Es war der beste Rat, nicht nur dass ich von den -8 Dioptrien weggekommen bin (jetzt + 1/2), komm ich ohne Brille bzw. für mittlere und nahe Distanzen mit Gleitsichtbrille aus, fahre ohne Brille Auto. Gerade in der Nacht nur Vorteile, von Haus aus weniger "Streublendung", weil die Linsentrübung und die Streuung an der Brille wegfällt, dadurch weniger Blendung durch den Gegenverkehr.
Ein Nachteil: Kleinste Details (z.B. Buchstaben mit 1 mm oder weniger Größe auf elektronischen BAuteilen) konnte ich früher ohne Brille problemlos erkennen, jetzt brauch ich eine Lupe dafür.
Ich kann nur empfehlen, den Grauen Star eher früher als später operieren zu lassen.

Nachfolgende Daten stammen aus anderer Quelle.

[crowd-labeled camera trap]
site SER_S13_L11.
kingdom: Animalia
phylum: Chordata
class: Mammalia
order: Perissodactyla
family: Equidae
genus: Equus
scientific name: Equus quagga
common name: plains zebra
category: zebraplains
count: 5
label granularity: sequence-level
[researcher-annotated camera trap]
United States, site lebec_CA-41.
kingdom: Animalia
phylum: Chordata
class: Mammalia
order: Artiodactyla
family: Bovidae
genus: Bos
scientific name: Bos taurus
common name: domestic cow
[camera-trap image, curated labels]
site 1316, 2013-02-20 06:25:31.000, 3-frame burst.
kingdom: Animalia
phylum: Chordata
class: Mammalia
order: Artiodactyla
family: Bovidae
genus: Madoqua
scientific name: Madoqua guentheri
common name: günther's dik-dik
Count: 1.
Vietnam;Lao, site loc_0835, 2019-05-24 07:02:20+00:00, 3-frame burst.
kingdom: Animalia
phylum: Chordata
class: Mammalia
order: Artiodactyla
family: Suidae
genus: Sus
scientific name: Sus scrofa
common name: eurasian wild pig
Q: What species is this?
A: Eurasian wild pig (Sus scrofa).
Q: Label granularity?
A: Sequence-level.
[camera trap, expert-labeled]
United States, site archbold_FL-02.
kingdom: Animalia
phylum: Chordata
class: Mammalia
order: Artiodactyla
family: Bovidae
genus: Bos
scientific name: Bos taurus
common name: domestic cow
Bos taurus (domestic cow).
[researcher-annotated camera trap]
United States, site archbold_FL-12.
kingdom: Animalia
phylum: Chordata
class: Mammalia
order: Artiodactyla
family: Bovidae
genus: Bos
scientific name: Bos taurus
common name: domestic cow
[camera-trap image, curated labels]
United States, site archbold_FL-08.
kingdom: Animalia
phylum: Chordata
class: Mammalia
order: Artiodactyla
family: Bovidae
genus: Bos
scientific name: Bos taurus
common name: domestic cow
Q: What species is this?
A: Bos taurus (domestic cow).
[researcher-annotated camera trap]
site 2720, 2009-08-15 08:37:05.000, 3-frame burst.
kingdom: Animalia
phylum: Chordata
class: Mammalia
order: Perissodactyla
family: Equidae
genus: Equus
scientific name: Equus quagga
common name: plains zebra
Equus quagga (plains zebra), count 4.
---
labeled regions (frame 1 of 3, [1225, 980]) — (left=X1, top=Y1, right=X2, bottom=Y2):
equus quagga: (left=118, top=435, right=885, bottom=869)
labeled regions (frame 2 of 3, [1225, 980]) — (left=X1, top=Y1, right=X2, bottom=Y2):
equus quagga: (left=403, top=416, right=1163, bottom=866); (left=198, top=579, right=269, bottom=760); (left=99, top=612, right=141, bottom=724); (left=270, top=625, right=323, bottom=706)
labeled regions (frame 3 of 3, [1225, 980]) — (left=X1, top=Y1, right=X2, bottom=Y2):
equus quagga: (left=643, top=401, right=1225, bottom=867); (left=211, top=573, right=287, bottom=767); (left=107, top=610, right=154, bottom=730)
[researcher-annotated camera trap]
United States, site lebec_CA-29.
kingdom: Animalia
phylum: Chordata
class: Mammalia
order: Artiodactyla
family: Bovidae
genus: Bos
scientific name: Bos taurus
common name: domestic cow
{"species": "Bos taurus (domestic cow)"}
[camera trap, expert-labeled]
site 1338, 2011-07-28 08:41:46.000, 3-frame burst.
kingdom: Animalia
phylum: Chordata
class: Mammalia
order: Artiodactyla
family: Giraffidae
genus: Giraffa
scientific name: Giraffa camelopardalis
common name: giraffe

"Es handelt sich um eine Multifokallinse, die sich wie eine Gleitsichtbrille intelligent den jeweiligen Bedürfnissen anpasst"

wenn sie so intelligent ist wie meine letzte Gleitsichtbrille möchte ich gerne verzichten.

wie einfach kann man die linse wieder tauschen wenns nicht passt?

Das ist schon etwas anderes, als eine "Gleitsichtbrille". Diese Linsen sind Multifokallinsen in Form von konzentrischen Kreisen; man muss also nicht nach unten oder geradeausschauen um unterschiedliche Brennweiten zu erreichen.

Ich persönlich verwende Monovision. Da hat man in jedem Auge eine normale Linse, wobei ein Auge für die Ferne und das andere für die Nähe optimiert wird.
Bis auf Weiteres noch mit Kontaktlinsen und Brille, aber bei einer Staroperation würde ich das natürlich beibehalten.

man kann die Linse prinzipiell tauschen, ist aber nicht so einfach wie der primäre Eingriff. Deshalb besser vorher gut überlegen, die multifokalen Intraokularlinsen sind an sich eine gute Sache, haben aber nicht nur Vorteile.
Bei schlechten Lichtbedingungen schwächeln sie ein wenig. Und wenn man vor der OP gering kurzsichtig war, ist auch oft die erreichte Sehqualität in der Nähe etwas geringer als gewohnt.